(Entries on spatial positioning)
- - -

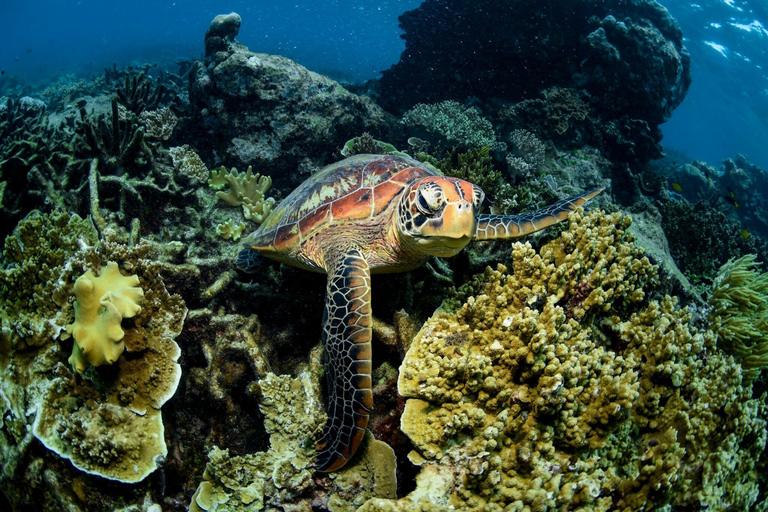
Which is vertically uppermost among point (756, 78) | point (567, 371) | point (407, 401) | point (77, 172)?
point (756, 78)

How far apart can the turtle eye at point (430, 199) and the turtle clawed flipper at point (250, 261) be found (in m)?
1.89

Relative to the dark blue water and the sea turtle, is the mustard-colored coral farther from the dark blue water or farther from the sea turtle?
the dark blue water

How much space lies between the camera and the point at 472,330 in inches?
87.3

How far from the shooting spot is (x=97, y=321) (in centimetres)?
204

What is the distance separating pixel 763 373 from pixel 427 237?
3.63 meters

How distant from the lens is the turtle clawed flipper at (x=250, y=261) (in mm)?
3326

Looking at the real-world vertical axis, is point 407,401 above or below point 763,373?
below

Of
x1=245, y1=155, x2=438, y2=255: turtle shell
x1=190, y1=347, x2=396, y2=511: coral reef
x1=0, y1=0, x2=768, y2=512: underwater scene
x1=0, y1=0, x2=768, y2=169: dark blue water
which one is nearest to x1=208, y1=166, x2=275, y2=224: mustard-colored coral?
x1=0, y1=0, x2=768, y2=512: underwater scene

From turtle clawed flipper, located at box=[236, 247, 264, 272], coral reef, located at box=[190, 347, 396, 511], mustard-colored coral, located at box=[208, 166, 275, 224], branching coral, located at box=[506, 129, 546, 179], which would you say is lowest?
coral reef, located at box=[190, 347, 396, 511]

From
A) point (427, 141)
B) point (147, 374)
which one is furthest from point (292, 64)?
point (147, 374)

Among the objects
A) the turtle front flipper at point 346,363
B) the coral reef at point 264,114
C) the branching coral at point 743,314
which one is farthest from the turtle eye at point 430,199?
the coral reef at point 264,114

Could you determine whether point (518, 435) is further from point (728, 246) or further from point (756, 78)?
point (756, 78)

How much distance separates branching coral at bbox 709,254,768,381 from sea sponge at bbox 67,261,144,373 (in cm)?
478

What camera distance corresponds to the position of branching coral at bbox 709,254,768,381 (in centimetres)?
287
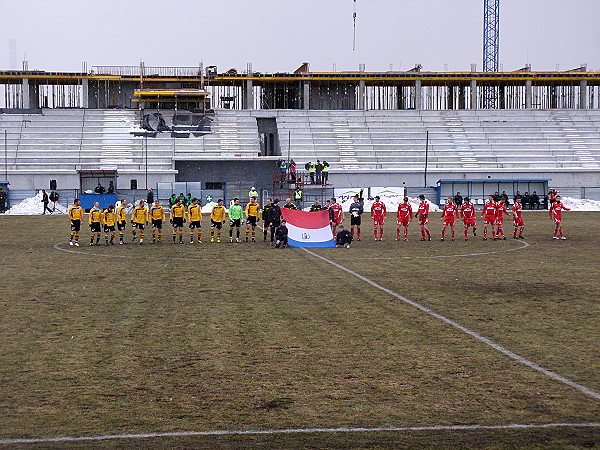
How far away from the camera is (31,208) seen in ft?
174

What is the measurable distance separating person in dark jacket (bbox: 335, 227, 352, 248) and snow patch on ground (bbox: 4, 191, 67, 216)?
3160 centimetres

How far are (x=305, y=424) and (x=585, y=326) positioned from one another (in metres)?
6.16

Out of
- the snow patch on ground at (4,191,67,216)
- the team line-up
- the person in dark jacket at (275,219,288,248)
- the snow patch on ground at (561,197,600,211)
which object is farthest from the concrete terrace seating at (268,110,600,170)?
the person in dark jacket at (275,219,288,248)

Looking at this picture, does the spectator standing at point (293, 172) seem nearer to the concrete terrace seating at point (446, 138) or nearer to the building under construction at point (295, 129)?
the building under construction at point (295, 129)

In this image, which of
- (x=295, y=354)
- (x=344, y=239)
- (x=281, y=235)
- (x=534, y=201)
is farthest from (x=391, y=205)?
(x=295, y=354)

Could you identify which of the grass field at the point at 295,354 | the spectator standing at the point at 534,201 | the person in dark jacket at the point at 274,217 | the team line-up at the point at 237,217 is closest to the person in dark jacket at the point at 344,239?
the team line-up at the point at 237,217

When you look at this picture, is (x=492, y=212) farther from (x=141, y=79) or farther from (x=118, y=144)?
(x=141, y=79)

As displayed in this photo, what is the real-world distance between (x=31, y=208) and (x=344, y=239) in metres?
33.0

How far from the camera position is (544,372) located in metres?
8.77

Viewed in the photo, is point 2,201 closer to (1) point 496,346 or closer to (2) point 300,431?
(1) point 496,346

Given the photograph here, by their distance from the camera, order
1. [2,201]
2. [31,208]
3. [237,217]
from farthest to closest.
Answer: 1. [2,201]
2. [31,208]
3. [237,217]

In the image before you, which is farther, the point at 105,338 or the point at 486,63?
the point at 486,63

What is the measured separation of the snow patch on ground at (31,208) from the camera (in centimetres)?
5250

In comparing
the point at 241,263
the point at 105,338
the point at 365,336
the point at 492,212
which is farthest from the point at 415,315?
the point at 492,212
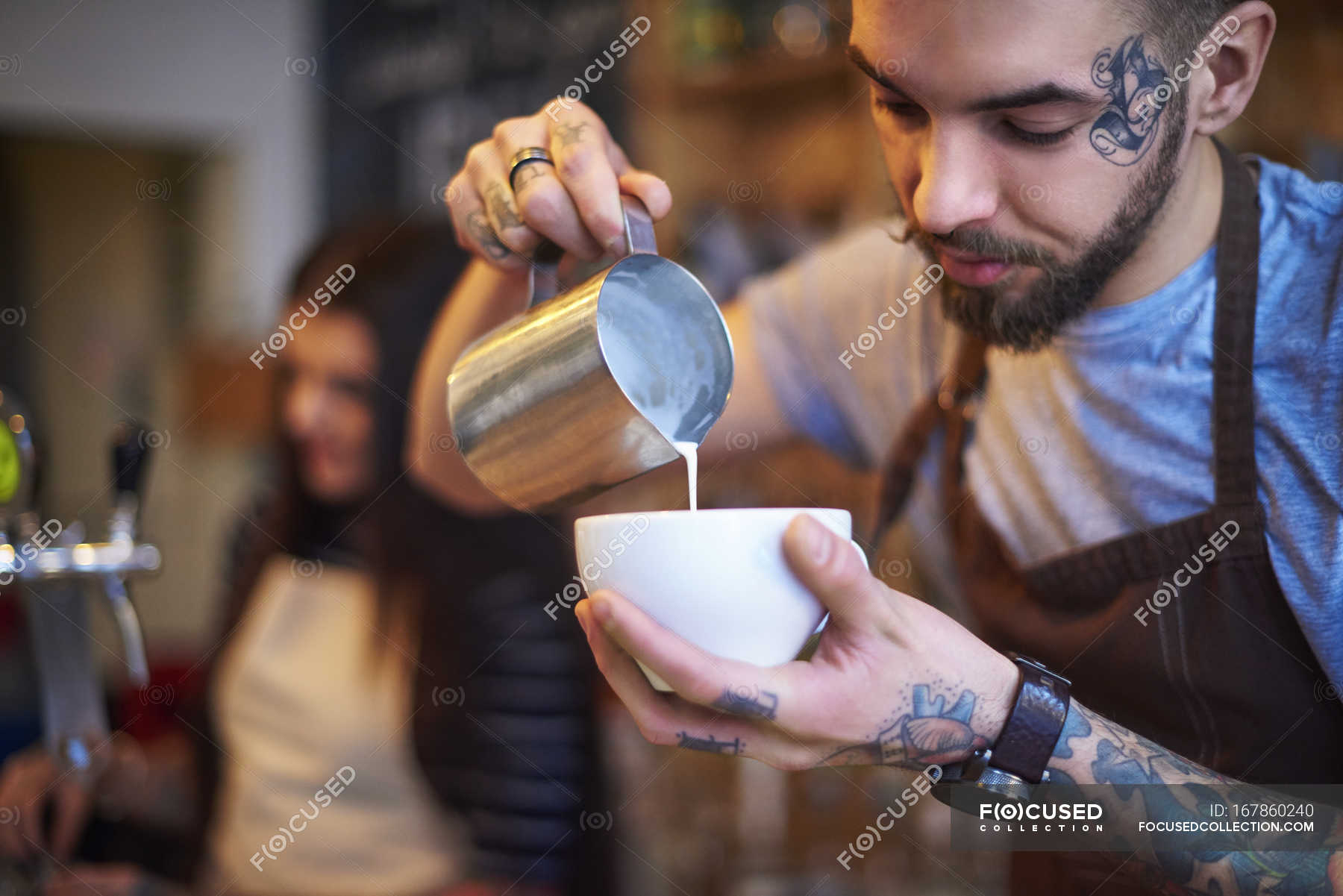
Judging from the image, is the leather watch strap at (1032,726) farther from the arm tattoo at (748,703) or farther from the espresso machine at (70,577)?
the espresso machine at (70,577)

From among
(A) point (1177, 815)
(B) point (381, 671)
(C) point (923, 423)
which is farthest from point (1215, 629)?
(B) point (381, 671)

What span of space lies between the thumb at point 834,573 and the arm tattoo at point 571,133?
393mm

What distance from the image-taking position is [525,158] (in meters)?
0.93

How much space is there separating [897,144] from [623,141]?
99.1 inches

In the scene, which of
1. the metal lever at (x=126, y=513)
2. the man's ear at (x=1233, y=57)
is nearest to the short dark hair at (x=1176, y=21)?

- - -

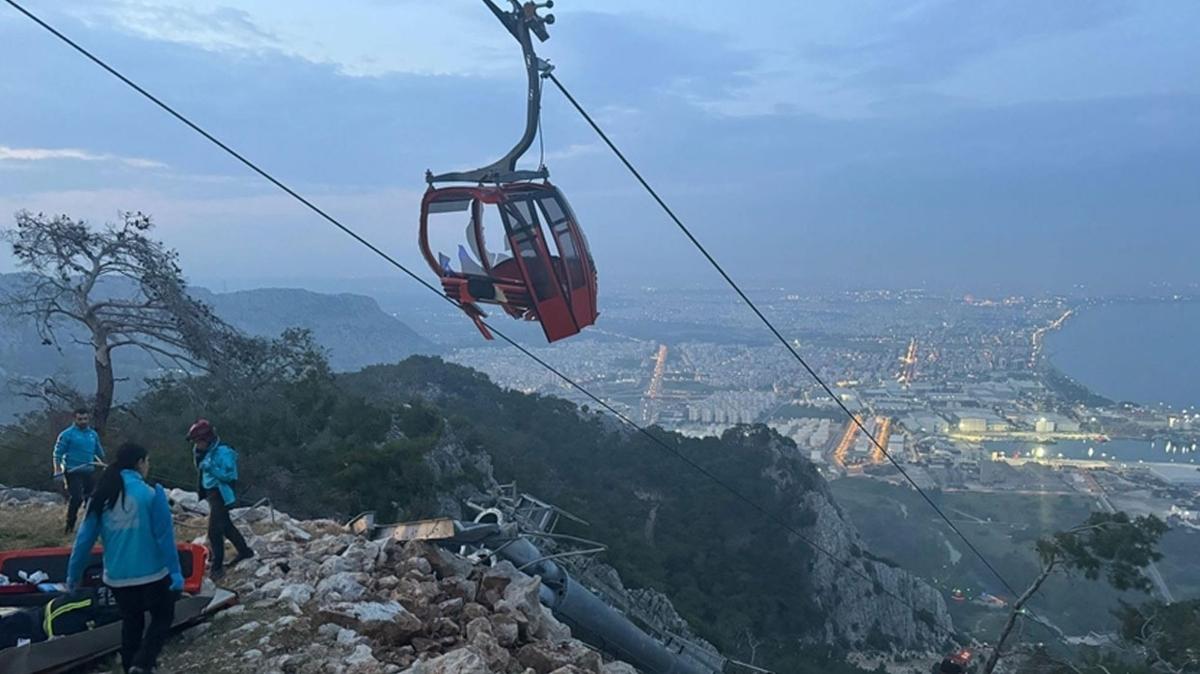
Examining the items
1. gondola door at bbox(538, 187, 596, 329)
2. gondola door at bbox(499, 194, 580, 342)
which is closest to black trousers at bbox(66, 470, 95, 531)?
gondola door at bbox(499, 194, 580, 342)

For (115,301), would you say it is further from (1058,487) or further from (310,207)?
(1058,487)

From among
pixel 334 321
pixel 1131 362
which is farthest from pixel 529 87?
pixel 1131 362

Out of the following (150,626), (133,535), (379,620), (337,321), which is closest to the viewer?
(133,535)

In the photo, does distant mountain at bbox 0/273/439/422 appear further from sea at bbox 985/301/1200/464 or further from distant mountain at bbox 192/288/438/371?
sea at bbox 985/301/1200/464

- - -

### Problem statement
Reproduce the items word for word from the line with "Looking at this" up to and including the line with "99.1 inches". Omit the pictures.

### Answer for this exercise
Looking at this picture, does the spectator standing at point (293, 172) seem nearer to the concrete terrace seating at point (446, 138) or nearer to the building under construction at point (295, 129)?
the building under construction at point (295, 129)

In this image, which of
- (x=295, y=354)
- (x=344, y=239)
- (x=281, y=235)
- (x=534, y=201)
is farthest from (x=391, y=205)?
(x=295, y=354)

Could you identify which of the grass field at the point at 295,354 | the spectator standing at the point at 534,201 | the person in dark jacket at the point at 274,217 | the team line-up at the point at 237,217 is closest to the person in dark jacket at the point at 344,239?
the team line-up at the point at 237,217

When you look at this picture, is (x=492, y=212) farther from (x=141, y=79) or farther from (x=118, y=144)?
(x=141, y=79)

As displayed in this photo, what is the real-world distance between (x=31, y=208) and (x=344, y=239) in metres?
33.0

How far from the camera position is (544,372) located in metres?
8.77

Viewed in the photo, is point 2,201 closer to (1) point 496,346 or closer to (2) point 300,431?
(1) point 496,346

Given the photograph here, by their distance from the camera, order
1. [2,201]
2. [31,208]
3. [237,217]
from farthest to closest.
Answer: 1. [2,201]
2. [31,208]
3. [237,217]

In the image before you, which is farther, the point at 105,338 or the point at 486,63?
the point at 486,63

What is the measured separation of the snow patch on ground at (31,208) from the camera (in centimetres)?
5250

In comparing
the point at 241,263
the point at 105,338
the point at 365,336
the point at 492,212
which is farthest from the point at 415,315?
the point at 492,212
Judging from the image, is the leather watch strap at (1032,726) farther from the arm tattoo at (748,703) or farther from the espresso machine at (70,577)?
the espresso machine at (70,577)

From among
(A) point (1177, 815)
(B) point (381, 671)
(C) point (923, 423)
which is farthest from point (1215, 629)?
(B) point (381, 671)

What span of space lies between the thumb at point 834,573 and the arm tattoo at point 571,133?
393mm

What distance from the image-taking position is [525,158] (in meters)?
0.93

How much space is there separating [897,144] from [623,141]?
99.1 inches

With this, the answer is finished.